Serving a custom model with JSON serialization¶

The mlserver package comes with inference runtime implementations for scikit-learn and xgboost models. However, some times we may also need to roll out our own inference server, with custom logic to perform inference. To support this scenario, MLServer makes it really easy to create your own extensions, which can then be containerised and deployed in a production environment.

Overview¶

In this example, we create a simple Hello World JSON model that parses and modifies a JSON data chunk. This is often useful as a means to quickly bootstrap existing models that utilize JSON based model inputs.

Serving¶

The next step will be to serve our model using mlserver. For that, we will first implement an extension which serve as the runtime to perform inference using our custom Hello World JSON model.

Custom inference runtime¶

This is a trivial model to demonstrate how to conceptually work with JSON inputs / outputs. In this example:

  • Parse the JSON input from the client

  • Create a JSON response echoing back the client request as well as a server generated message

%%writefile jsonmodels.py
import json

from typing import Dict, Any
from mlserver import MLModel, types
from mlserver.codecs import StringCodec


class JsonHelloWorldModel(MLModel):
    async def load(self) -> bool:
        # Perform additional custom initialization here.
        print("Initialize model")

        # Set readiness flag for model
        return await super().load()

    async def predict(self, payload: types.InferenceRequest) -> types.InferenceResponse:
        request = self._extract_json(payload)
        response = {
            "request": request,
            "server_response": "Got your request. Hello from the server.",
        }
        response_bytes = json.dumps(response).encode("UTF-8")
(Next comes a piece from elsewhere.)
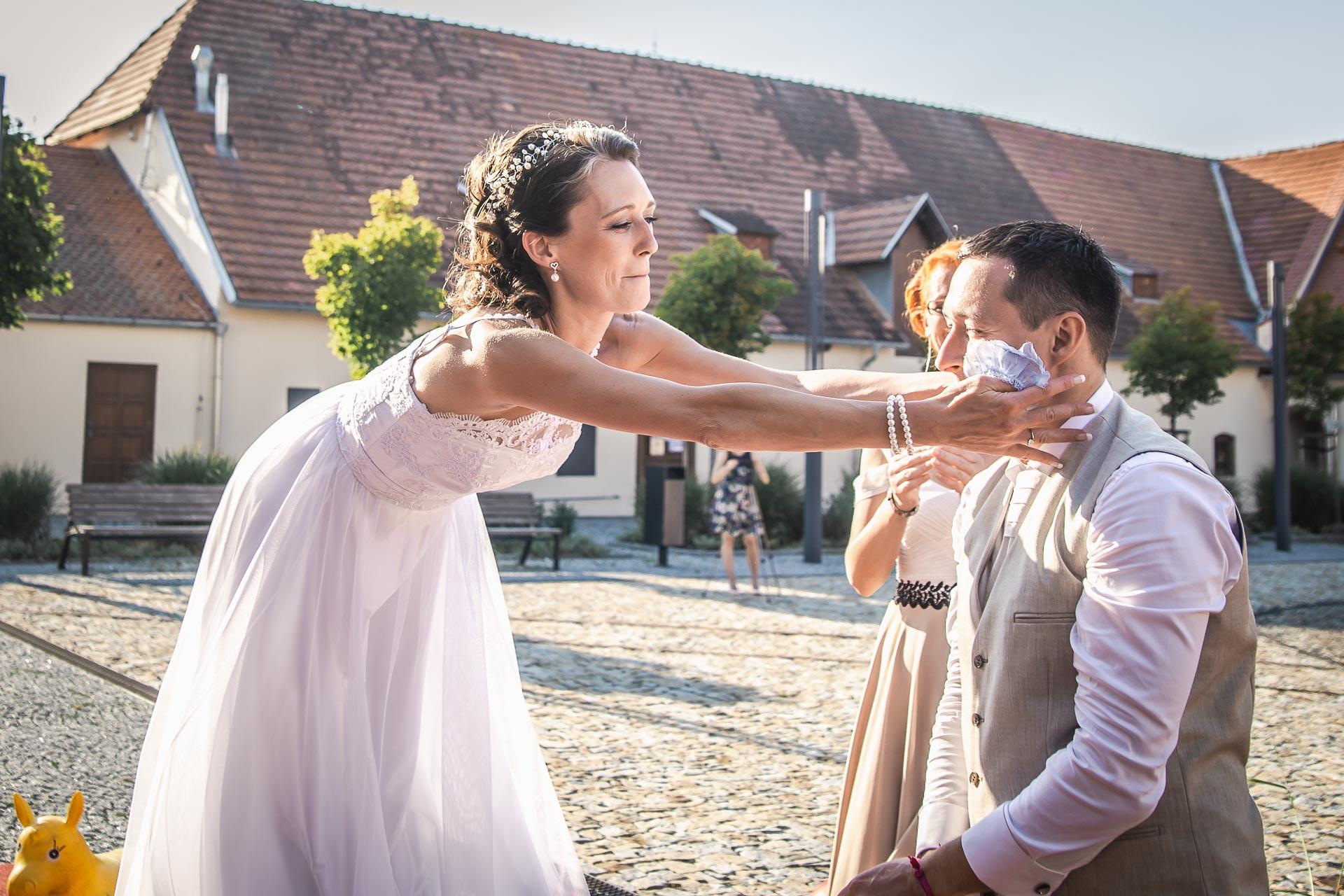 Svatební-fotograf-Praha-Dolní-Počernicerestaurace-Běchovický-dvůr-3077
        return types.InferenceResponse(
            id=payload.id,
            model_name=self.name,
            model_version=self.version,
            outputs=[
                types.ResponseOutput(
                    name="echo_response",
                    shape=[len(response_bytes)],
                    datatype="BYTES",
                    data=[response_bytes],
                    parameters=types.Parameters(content_type="str"),
                )
            ],
        )

    def _extract_json(self, payload: types.InferenceRequest) -> Dict[str, Any]:
        inputs = {}
        for inp in payload.inputs:
            inputs[inp.name] = json.loads(
                "".join(self.decode(inp, default_codec=StringCodec))
            )

        return inputs

Settings files¶

The next step will be to create 2 configuration files:

  • settings.json: holds the configuration of our server (e.g. ports, log level, etc.).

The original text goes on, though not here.